— start of Data provided —

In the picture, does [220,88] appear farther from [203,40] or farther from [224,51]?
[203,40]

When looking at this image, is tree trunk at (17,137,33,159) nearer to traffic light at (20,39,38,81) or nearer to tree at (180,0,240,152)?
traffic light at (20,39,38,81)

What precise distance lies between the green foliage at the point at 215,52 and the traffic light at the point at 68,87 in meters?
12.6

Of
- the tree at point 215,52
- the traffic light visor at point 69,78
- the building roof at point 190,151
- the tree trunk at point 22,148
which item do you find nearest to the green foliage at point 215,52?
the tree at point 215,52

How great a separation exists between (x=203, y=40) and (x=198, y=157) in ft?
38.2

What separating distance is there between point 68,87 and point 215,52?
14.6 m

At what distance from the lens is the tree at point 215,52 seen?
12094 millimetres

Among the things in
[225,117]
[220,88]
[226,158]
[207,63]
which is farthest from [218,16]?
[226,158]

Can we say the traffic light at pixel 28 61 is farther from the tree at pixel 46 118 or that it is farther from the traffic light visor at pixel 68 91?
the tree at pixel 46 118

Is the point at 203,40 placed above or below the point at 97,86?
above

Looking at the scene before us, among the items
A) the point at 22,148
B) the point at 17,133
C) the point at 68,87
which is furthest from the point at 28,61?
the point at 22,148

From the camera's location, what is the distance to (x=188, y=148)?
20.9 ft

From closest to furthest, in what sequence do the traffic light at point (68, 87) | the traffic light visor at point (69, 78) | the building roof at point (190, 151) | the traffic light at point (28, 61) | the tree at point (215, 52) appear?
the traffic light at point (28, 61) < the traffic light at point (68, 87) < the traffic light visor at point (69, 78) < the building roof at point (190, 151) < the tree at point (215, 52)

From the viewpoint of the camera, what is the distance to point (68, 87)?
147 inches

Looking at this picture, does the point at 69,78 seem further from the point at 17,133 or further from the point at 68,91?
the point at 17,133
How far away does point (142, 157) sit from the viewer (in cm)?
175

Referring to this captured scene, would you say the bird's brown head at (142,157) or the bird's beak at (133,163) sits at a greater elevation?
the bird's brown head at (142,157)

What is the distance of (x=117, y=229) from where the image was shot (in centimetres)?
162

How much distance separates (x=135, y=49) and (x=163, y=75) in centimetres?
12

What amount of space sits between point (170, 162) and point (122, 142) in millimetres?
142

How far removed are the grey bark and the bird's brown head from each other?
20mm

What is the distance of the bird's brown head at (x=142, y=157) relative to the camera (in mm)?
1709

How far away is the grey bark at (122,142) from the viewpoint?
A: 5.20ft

— end of Data provided —

Exercise brief — Put the items above, starting with the line containing "From closest to" and going on through the last item, into a two-column CSV with the headers text and answer. Give one row per item, with each value in its own quoted field and any line breaks replaced by spaces.

Complete output —
text,answer
"From closest to furthest, in what sequence do the traffic light at point (68, 87) | the traffic light visor at point (69, 78) | the building roof at point (190, 151) | the traffic light at point (28, 61) | the tree at point (215, 52) appear?","the traffic light at point (28, 61) < the traffic light at point (68, 87) < the traffic light visor at point (69, 78) < the building roof at point (190, 151) < the tree at point (215, 52)"
"From the viewpoint of the camera, what is the distance to point (68, 87)?","147 inches"
"Looking at this picture, does the point at 69,78 seem further from the point at 17,133 or further from the point at 68,91?","the point at 17,133"
"How far away does point (142, 157) sit from the viewer (in cm)?","175"
"Referring to this captured scene, would you say the bird's brown head at (142,157) or the bird's beak at (133,163) sits at a greater elevation?","the bird's brown head at (142,157)"
"What is the distance of (x=117, y=229) from where the image was shot (in centimetres)?","162"
"How much distance separates (x=135, y=49) and (x=163, y=75) in centimetres?","12"
"What amount of space sits between point (170, 162) and point (122, 142) in millimetres?","142"
"How far removed are the grey bark and the bird's brown head from each other?","20mm"
"What is the distance of the bird's brown head at (x=142, y=157) relative to the camera (in mm)?","1709"
"How far away is the grey bark at (122,142) from the viewpoint?","A: 5.20ft"